You can download all of the safety information they publish by reading the following document. I have one printed out and ready for reading whenever I need it. 

http://www.csao.org/images/pfiles/16_M029.pdf

Also, on digging, don't think too much when you dig. Thinking makes you tired  Just keep digging.


----------



## rocksteady (Oct 8, 2008)

I never ask anything from somebody that I won't also do myself. That includes digging, crawling, attic work, dirty sewage, etc. If there's room for 2 people to dig, we both dig. If there's only room for one, we take turns. While it's nice to sit and rest, I get antsy watching somebody work.






Paul


----------



## LEAD INGOT (Jul 15, 2009)

Kid, I've been at it for 20 years. This summer I hand dug right around 25 houses, by myself. If it's kicking your ash that much it's time to quit plumbing, or get serious. Were not splitting atoms, or curing cancer, it's digging a hole in the Earth. Just one more of the necessary evils that come with it.


----------



## luv2plumb (Apr 30, 2010)

BigD said:


> On a serious note, as a 1st year apprentice, I come to the realization that I don't know everything, could you share some techiques with me. any advice, I would be in debted to you.:hang:


1st year apprentice huh......want some advice? how about you quit complaining and do your job. Every post you have made has been about how can you get out of work and make more money in a trade you just started in. 

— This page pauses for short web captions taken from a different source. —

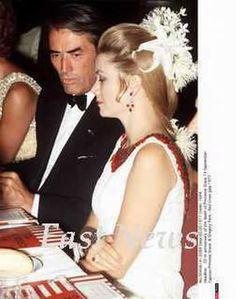 La princesa Gracia peinada por Alexandre y vestida por Marc Bohan en la Gala de la Cruz Roja de 1969.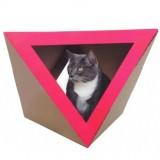 三角形の猫ハウス
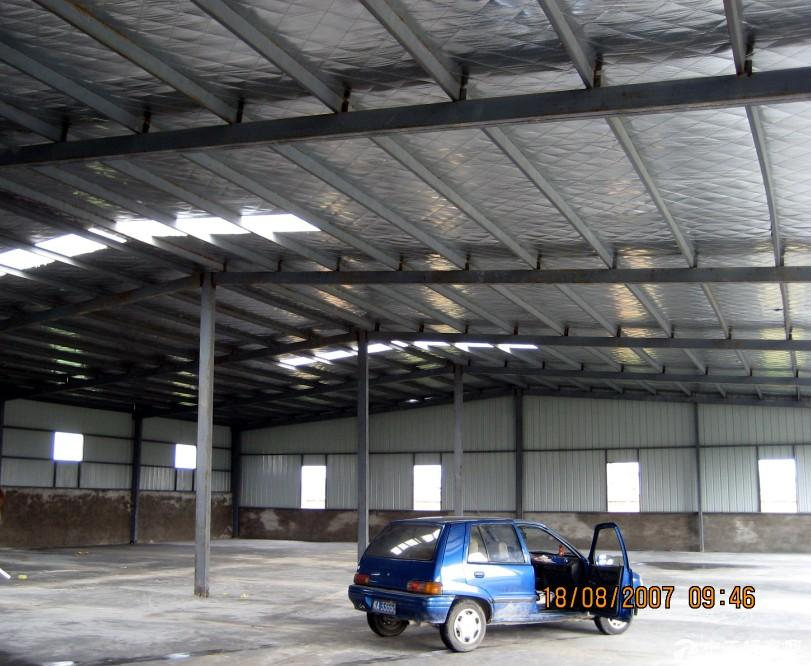 厂房出租1400平米,附近有周谷堆建材城长江大市场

Dude it is getting old. If* YOU* do make it another 5 years you will still have to bust your ass everyday to do the job you love. After all being a plumber is not just a job...it is your livelihood.

Rant is now over....please continue.


----------



## Jeff (Oct 12, 2010)

Slickrick is correct, there is a technique to digging. I spent 3 years digging drain tiles, I learned a few thing's. Alway's use a wooden shovel, not the fiberglass junk, Sears is the best, break it re-turn it. The biggest tip I have is, I cut 1 1/2"
off both sides of the shovel, makes a night to day difference! Have Fun...


----------



## plbgbiz (Aug 27, 2010)

On a professional note, there is much to be taught and learned about hand digging. None of it will happen on a keyboard so I won't make the attempt.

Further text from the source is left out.